Do you know the kind of people making the decisions nowadays?What evidence is there for this assertion? I'd love for you to be right but, if prep coverage really did make money and drive subscriptions, it wouldn't be getting cut, right?
Excellent post. Excellent.Prep sports has the same problem as intensive local news coverage — to do it well requires time and resource$ that most daily papers don't (or won't) have available.
At best, prep coverage even at smaller daily papers will be reduced to shared social media or emailed box scores. Earlier deadlines and papers laid out at remote locations will eliminate covering games, and the lack of reporters at games cuts down on good feature story ideas.
It's a shame, because high school sports still matter in small towns and isolated media markets. Even sports like swimming, wrestling and track have tons of great stories to tell if you take the time to watch and talk with the athletes and coaches.

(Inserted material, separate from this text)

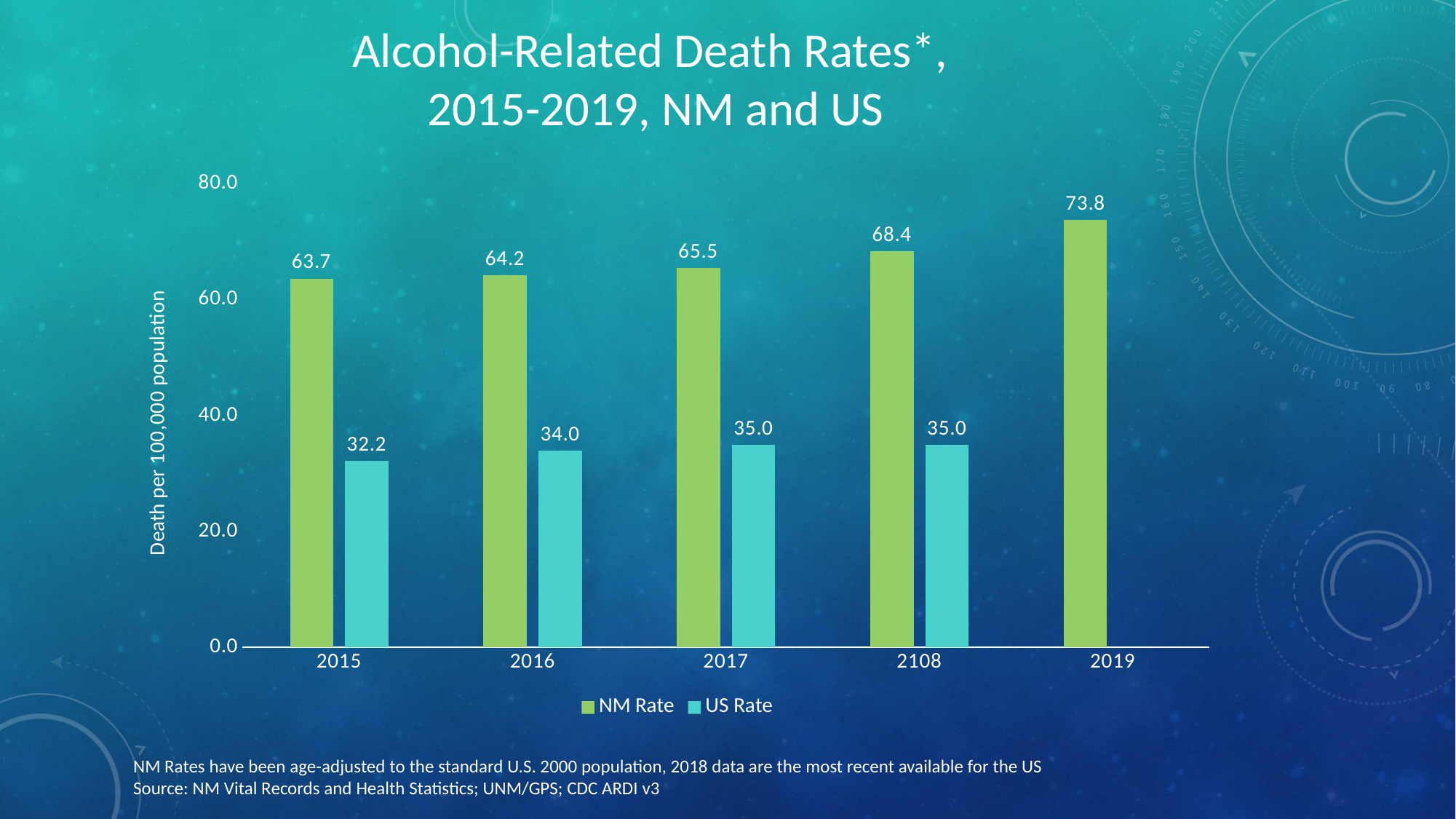
Which year has the highest NM Rate? 2019 How many series does the legend list? 2 What is the difference between the NM Rate and the US Rate in 2016? 30.2 What is the NM Rate for 2017? 65.5 What is the US Rate for 2015? 32.2 What kind of chart is shown on the slide? bar chart What is the NM Rate for 2019? 73.8 Is the NM Rate for 2019 greater or less than 60.0? greater How many years are shown on the x axis? 5 Does the NM Rate rise or fall from 2015 to 2019? rise Which is larger in 2015, the NM Rate or the US Rate? NM Rate Which year has the lowest US Rate? 2015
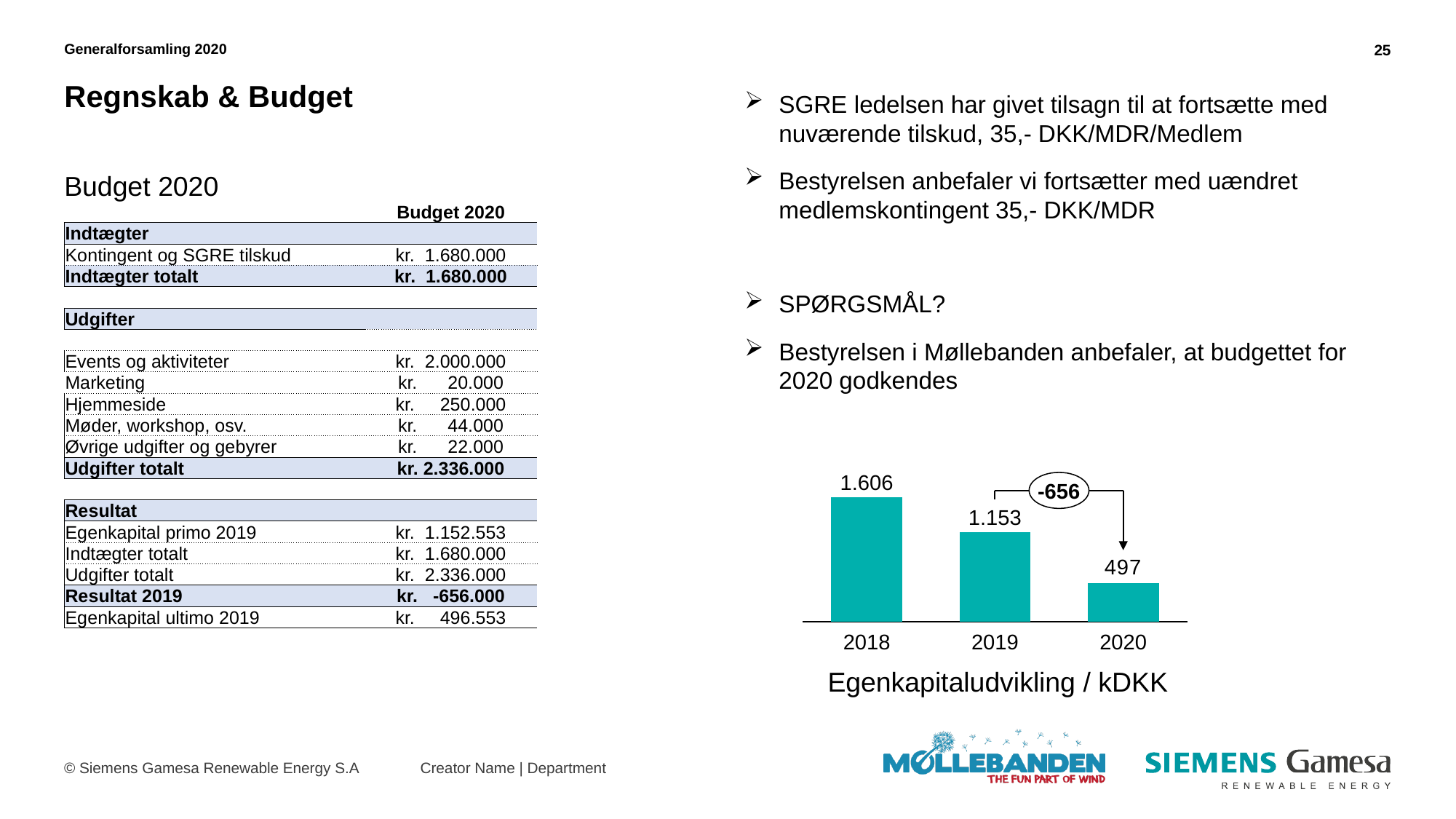
What is the value for 2018 in the Egenkapitaludvikling chart? 1.606 What type of chart is shown on the slide? bar chart Do the values in the Egenkapitaludvikling chart rise or fall from 2018 to 2020? fall What is the difference between the 2018 and 2019 values in the Egenkapitaludvikling chart? 453 What is the title of the bar chart on the slide? Egenkapitaludvikling / kDKK Which year has the lowest value in the Egenkapitaludvikling chart? 2020 What is the difference between the 2019 and 2020 values in the Egenkapitaludvikling chart? 656 How many bars are shown in the Egenkapitaludvikling chart? 3 Which year has the highest value in the Egenkapitaludvikling chart? 2018 What is the value for 2020 in the Egenkapitaludvikling chart? 497 Which is larger in the Egenkapitaludvikling chart, the value for 2018 or the value for 2020? 2018 What is the value for 2019 in the Egenkapitaludvikling chart? 1.153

What evidence is there for this assertion? I'd love for you to be right but, if prep coverage really did make money and drive subscriptions, it wouldn't be getting cut, right?
I agree with so much of this.
You can have 10 broadsheet pages of high school coverage, but will still hear cries of "you don't cover high schools!" if you aren't covering the exact game/team that mommy and daddy care about.
How much money are you willing to throw at it to make it profitable and keep everybody happy?
Bergen Record has a bunch of weekly sister papers, I think, which I would guess help.